Marina Abramovic
Museum of Modern Art/Victoria Miro
Marina Abramovic’s work can be divided into three phases: the early sound environments and performances, the long, central collaboration with Ulay, and the post-1988 “transitional objects.” The formal range and variety of materials in this body of work, which stretches over a period of more than 25 years, is immense. Early pieces such as a metronome ticking away in an otherwise empty room give way to performances in which the artist’s body is cut, whipped, frozen, burned, bled, drugged, exhausted, used/abused, or in which the body enters an intense partnership of brutal physical contact. These performances were followed by staged periods without talk or sustenance (a day, a week, sometimes longer ), or huge, elaborately planned journeys. Recently, she has designed wall-mounted and furniturelike objects to accommodate the body of the viewer/participant. There are great differences among what Abramovic’s works look like, but there are also strong similarities. The intensity and physical privation of the performances is mirrored in the second phase—in the long, motionless silences of Nightsea Crossing, 1981–86, and the walk along the Great Wall of China—while the religious and ritual explorations undertaken with Ulay ground the more recent, contemplative pieces that incorporate various crystals.
The journey through the show at Oxford began with what might be called a process of cleansing or stripping away, and ended with a kind of investment. To gain access to the show one had to walk down the Sound Corridor, 1972, one of Abramovic’s earliest sound works. As one entered the white passageway, there was a deafening burst of gunfire. This violent assault on the senses was intended to envelop and purge the body, preparing it for the meditative requirements of the remainder of the exhibition. What one found was something that was not quite a retrospective, even though the work shown ranged from the early ’70s to the present. It did, however, provide enough to draw out the common threads that run through Abramovic’s work.
Echoing Nightsea Crossing (in which Abramovic and Ulay sat facing each other at either end of a table), Wounded Geode, 1994, provided two chairs for visitors to use when studying and considering the rock that lay on the table. The chair legs were long, too long for your feet to reach the ground. In individual cells upstairs stood a bed, a chair, and a mirror, all works from 1994. You could walk in, close the door behind you and spend some time resting, sitting, or standing looking at your reflection in a crystal. Quiet and meditative, works like these can, as Abramovic has said of other crystal pieces, last forever. There were works from the series “Black Dragon,” 1990–95, too, pillows in different materials mounted on the wall against which to rest head, heart, and sex. A vestibule containing clay pillows and Mirrors for Departure, 1994—clay ovals bearing the imprint of a human face—led to the final room containing “objects for nonhuman use.” The spectator, by now, was presumed to be fully attuned to almost imperceptible influences and forces, fully participant in the environment in a way that transcends ordinary conscious of the body.

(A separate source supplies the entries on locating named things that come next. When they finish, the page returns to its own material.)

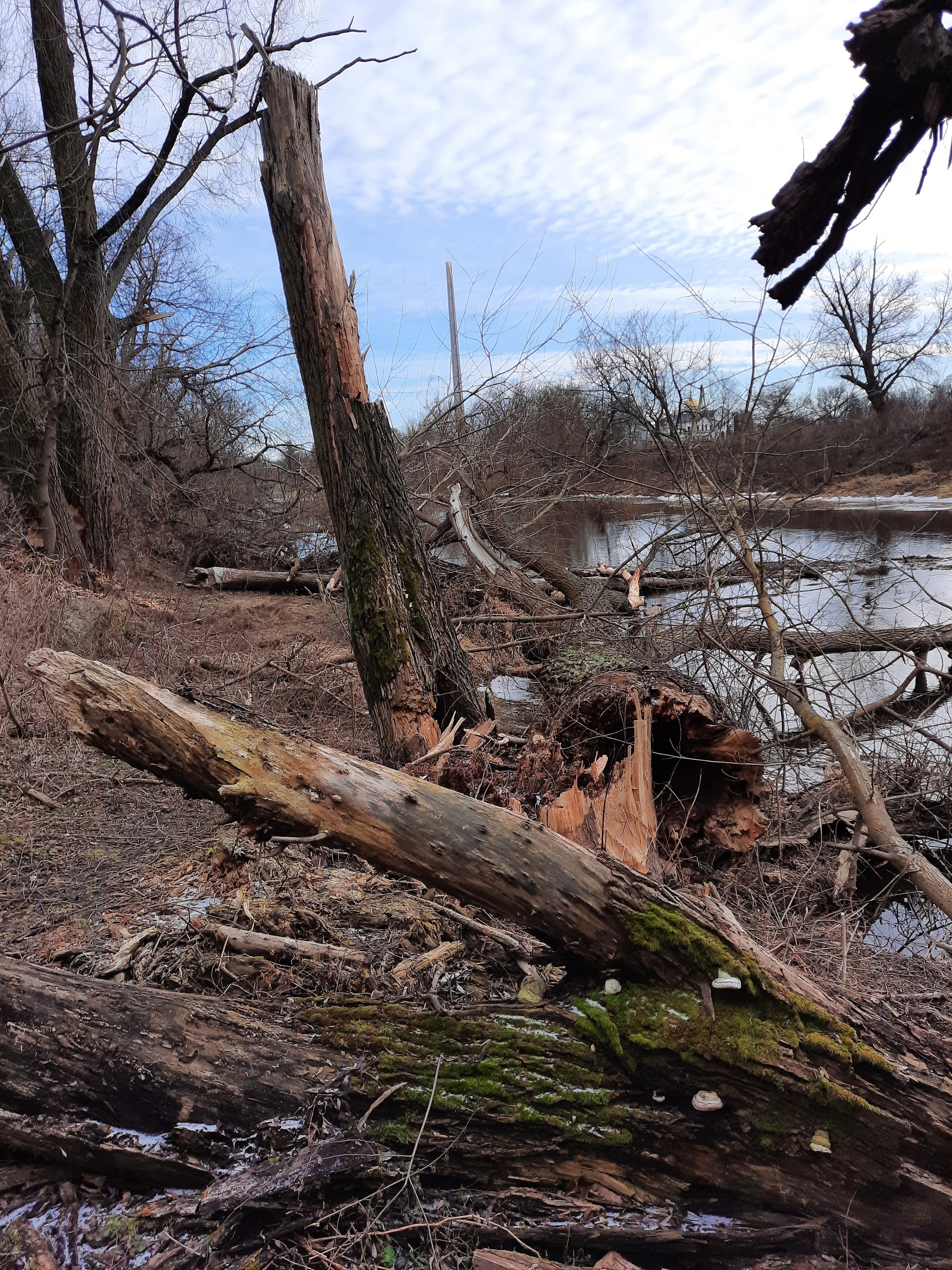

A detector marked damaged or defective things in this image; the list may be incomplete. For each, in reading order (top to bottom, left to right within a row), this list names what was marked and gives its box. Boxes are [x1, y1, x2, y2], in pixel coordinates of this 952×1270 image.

splintered wood [543, 696, 655, 873]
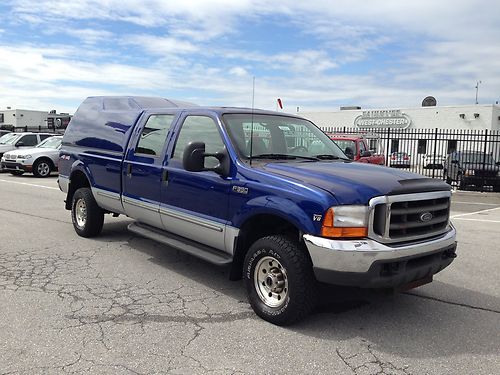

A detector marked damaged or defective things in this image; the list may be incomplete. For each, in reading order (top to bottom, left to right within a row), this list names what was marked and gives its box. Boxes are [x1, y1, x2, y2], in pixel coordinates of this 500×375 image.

crack in asphalt [404, 292, 498, 316]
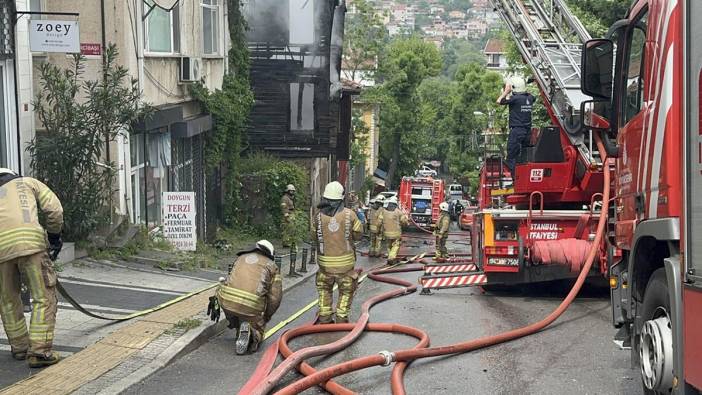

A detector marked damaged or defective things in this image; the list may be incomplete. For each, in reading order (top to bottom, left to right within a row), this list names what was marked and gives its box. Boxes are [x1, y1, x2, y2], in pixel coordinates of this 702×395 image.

charred wooden building [243, 0, 352, 162]
burned building [245, 0, 352, 161]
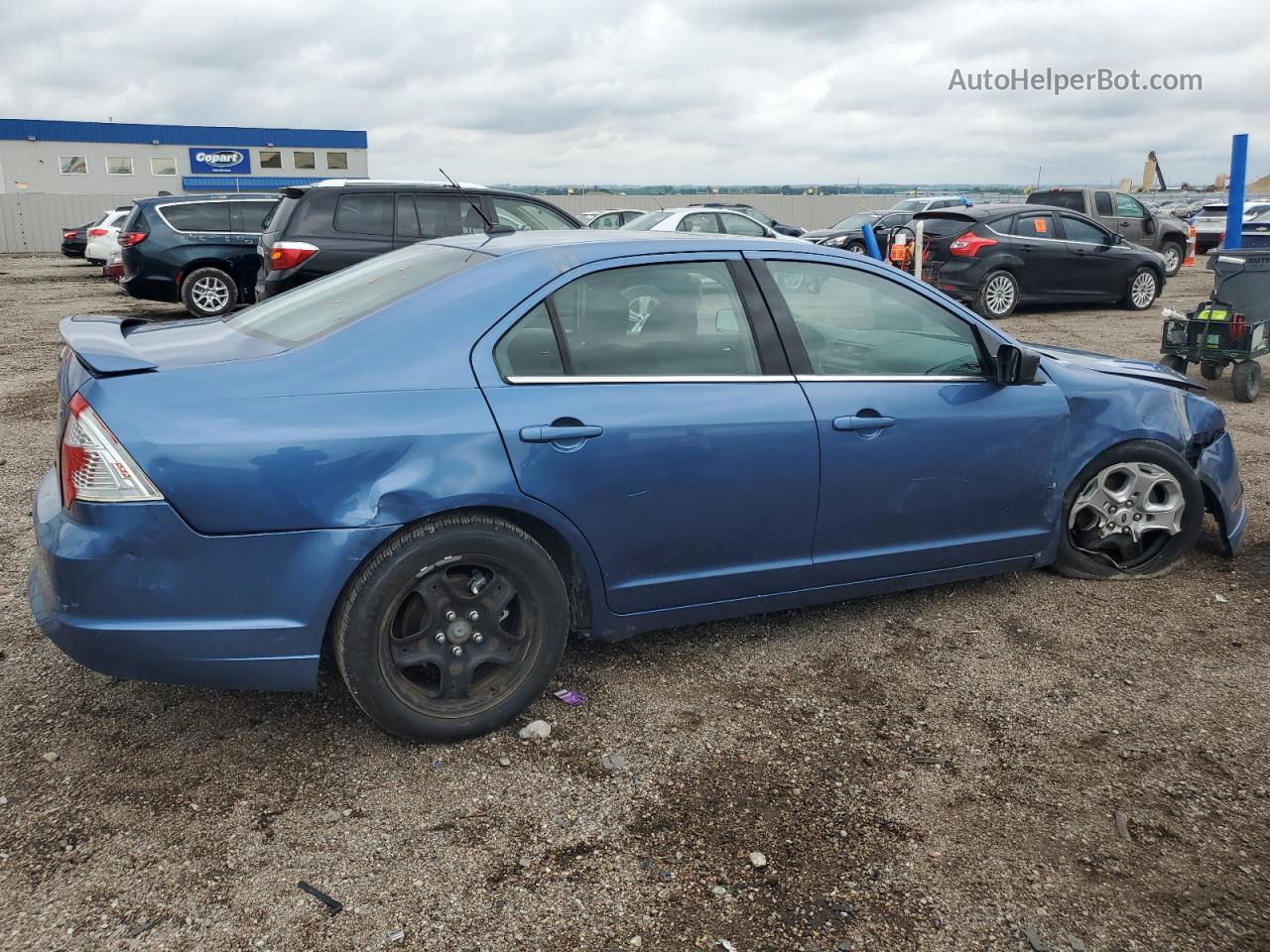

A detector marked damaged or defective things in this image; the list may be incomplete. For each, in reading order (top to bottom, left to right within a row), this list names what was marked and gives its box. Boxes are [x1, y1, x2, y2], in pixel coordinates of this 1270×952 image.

damaged front wheel [1048, 442, 1199, 583]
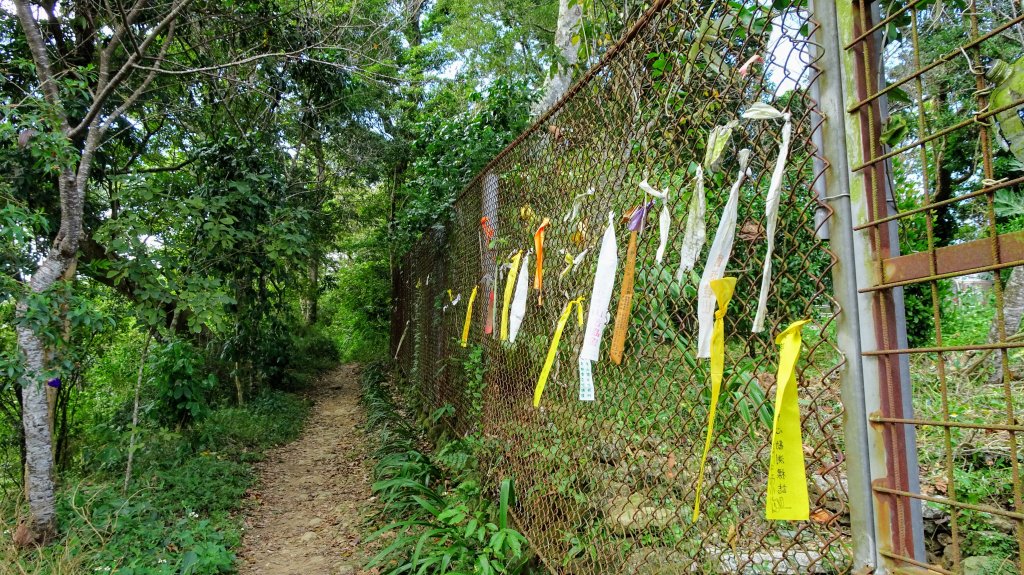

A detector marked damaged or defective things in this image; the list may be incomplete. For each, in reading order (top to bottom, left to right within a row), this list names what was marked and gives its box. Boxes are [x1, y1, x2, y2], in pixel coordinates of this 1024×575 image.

rusty metal gate [390, 2, 1024, 572]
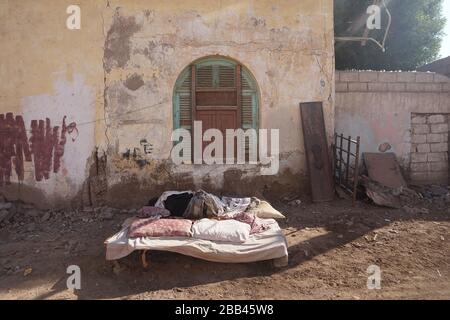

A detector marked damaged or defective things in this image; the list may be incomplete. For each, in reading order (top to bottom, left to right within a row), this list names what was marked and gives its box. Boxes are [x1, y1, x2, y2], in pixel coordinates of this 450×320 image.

cracked wall [0, 1, 334, 209]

Before all this, though, there was photodocumentation (shown concurrently at Victoria Miro in London) of Abramovic’s early performances reminding us of quite other extremes. In the series entitled “Rhythm,” 1973–74, for example, Abramovic became unconscious on several occasions, cut herself and, famously in Rhythm O, 1974, allowed herself to be stripped, cut, and generally abused by an audience for several hours, actions that culminated in a loaded gun being placed in her hand and pointed at her head. In these and subsequent works such as the sequence of “freeing” performances—Freeing the Voice, Freeing the Memory, and Freeing the Body, 1975–76—Abramovic undertook the emptying and reawakening of the self that post-Ulay work has invited the audience to attempt. Throughout, though, there has been a trust, almost a faith in her audience. The polarities of these early works—an implacable determination to see something through once it was conceived combined with an open acceptance of whatever transpiredcould not have been effectively brought together without the enormous emotional investment of an audience. Her work has the mix that she attributes to Ulay, whom she describes as someone who was man/woman—long hair and makeup on one half of his face, short hair and a beard on the other. The final piece in the exhibition was a recent fetishlike object, two figures joined in what might be sexual struggle or physical combat and swathed in blood-soaked strips of cloth. This is the first of Abramovic’s new “power objects,” successors to the “transitional objects.” The two wax figures are, in fact, joined by a small crystal, but you can’t see that.